[Collected data entries]

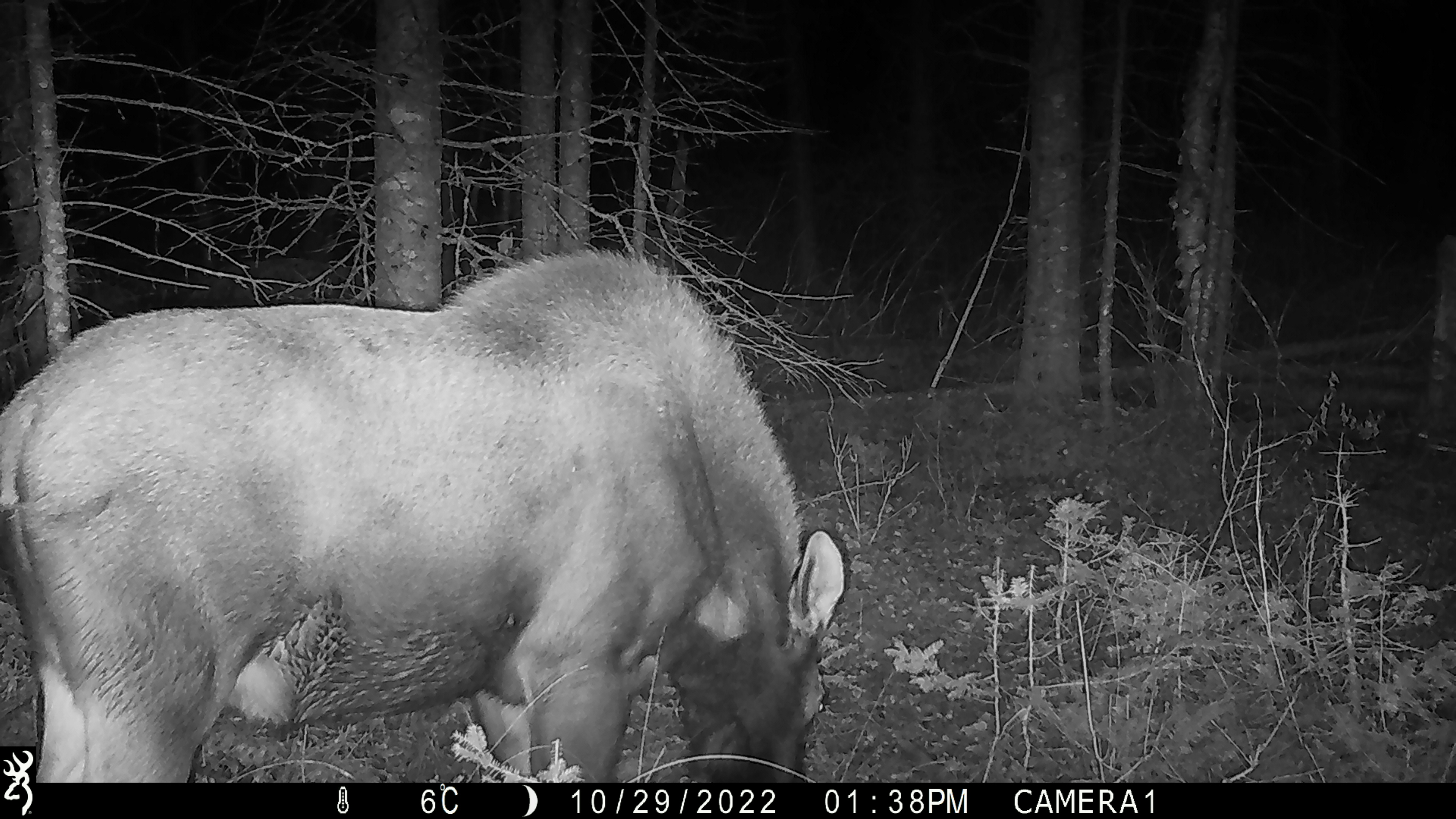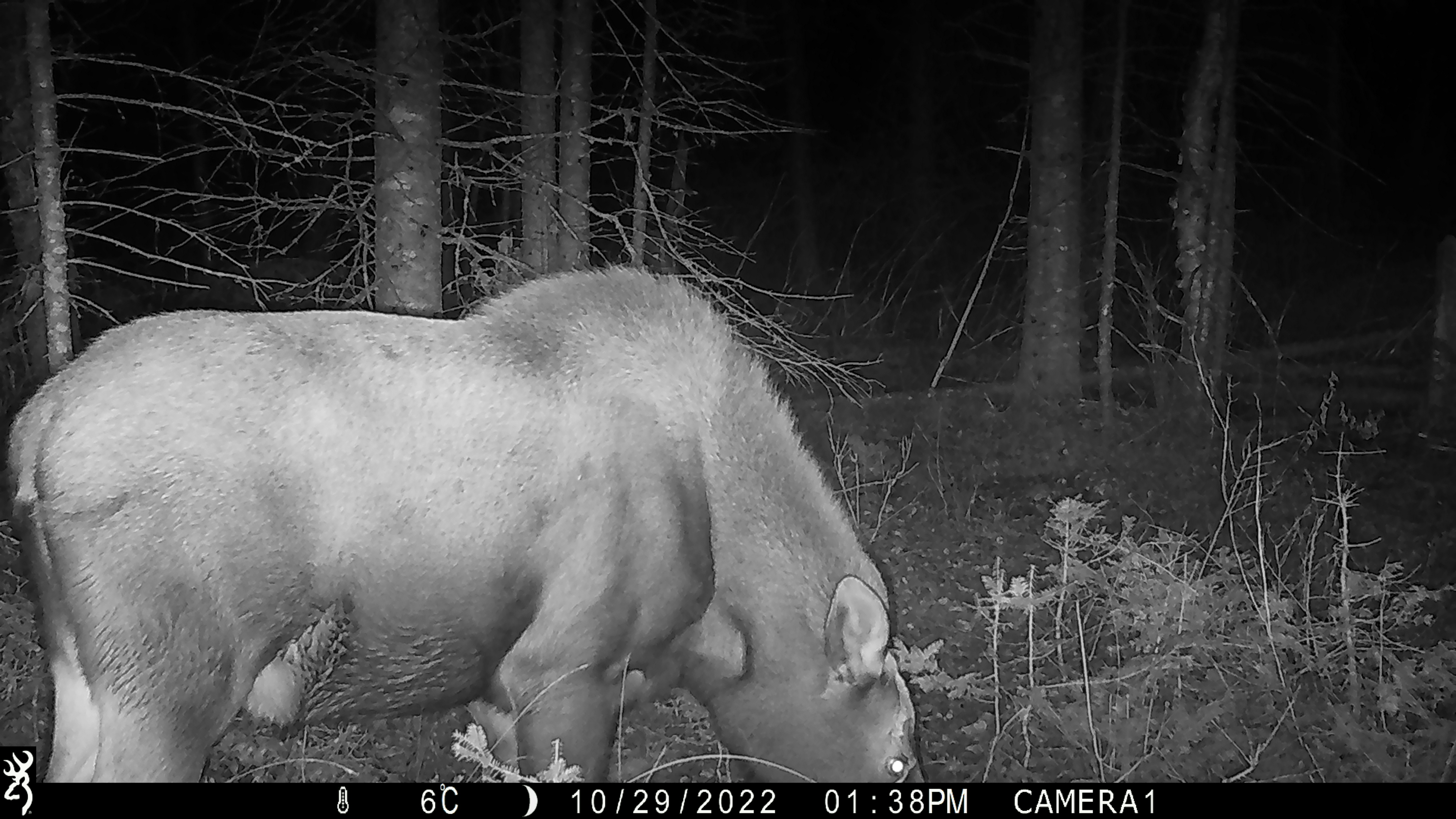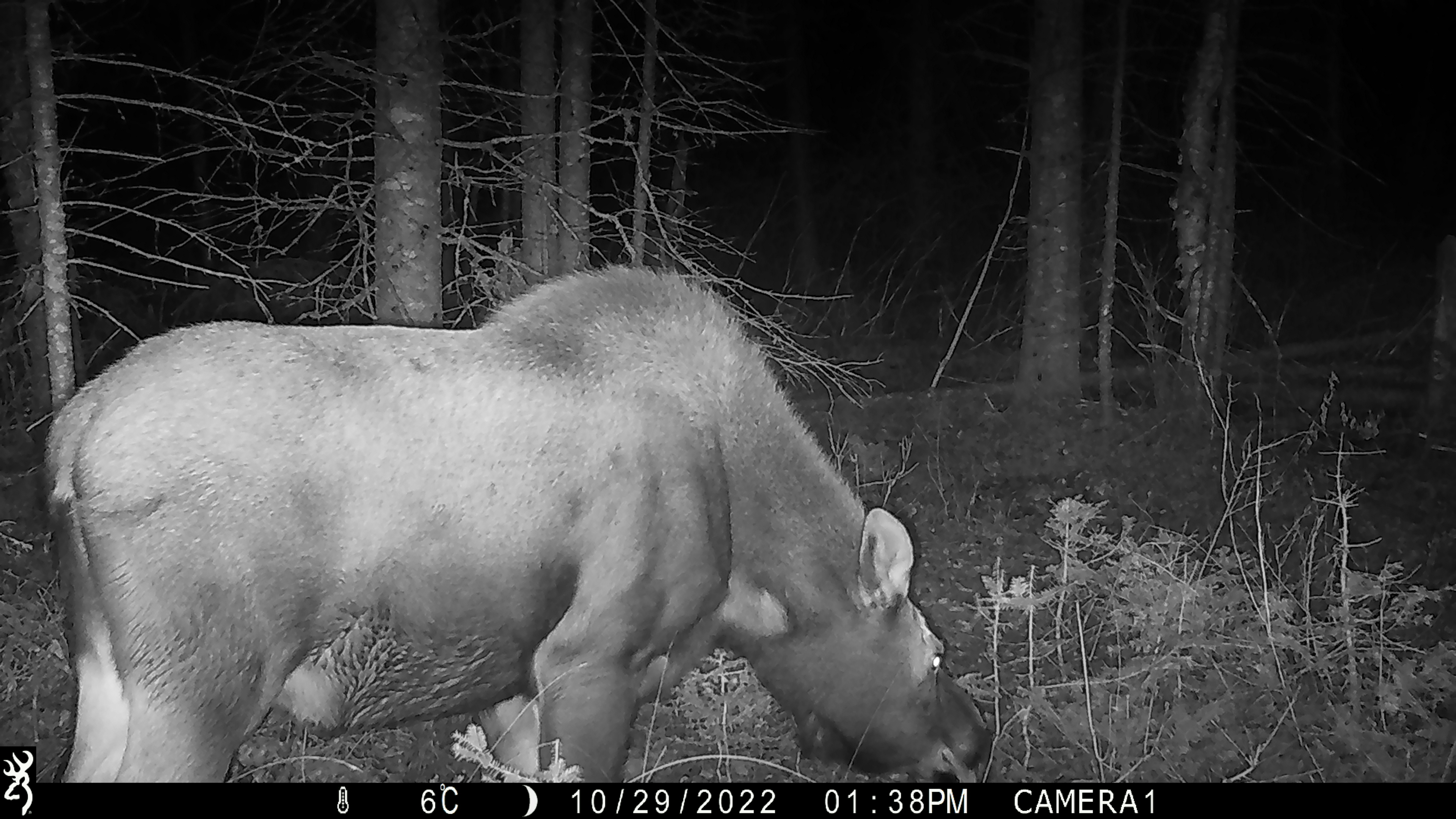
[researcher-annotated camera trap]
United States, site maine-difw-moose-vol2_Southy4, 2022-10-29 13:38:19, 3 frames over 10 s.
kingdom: Animalia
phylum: Chordata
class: Mammalia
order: Artiodactyla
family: Cervidae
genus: Alces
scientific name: Alces alces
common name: moose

● Work task: Write out the entries above word for word. Do not include the pictures.

● Worked solution:
[researcher-annotated camera trap]
United States, site maine-difw-moose-vol2_Southy4, 2022-10-29 13:38:19, 3 frames over 10 s.
kingdom: Animalia
phylum: Chordata
class: Mammalia
order: Artiodactyla
family: Cervidae
genus: Alces
scientific name: Alces alces
common name: moose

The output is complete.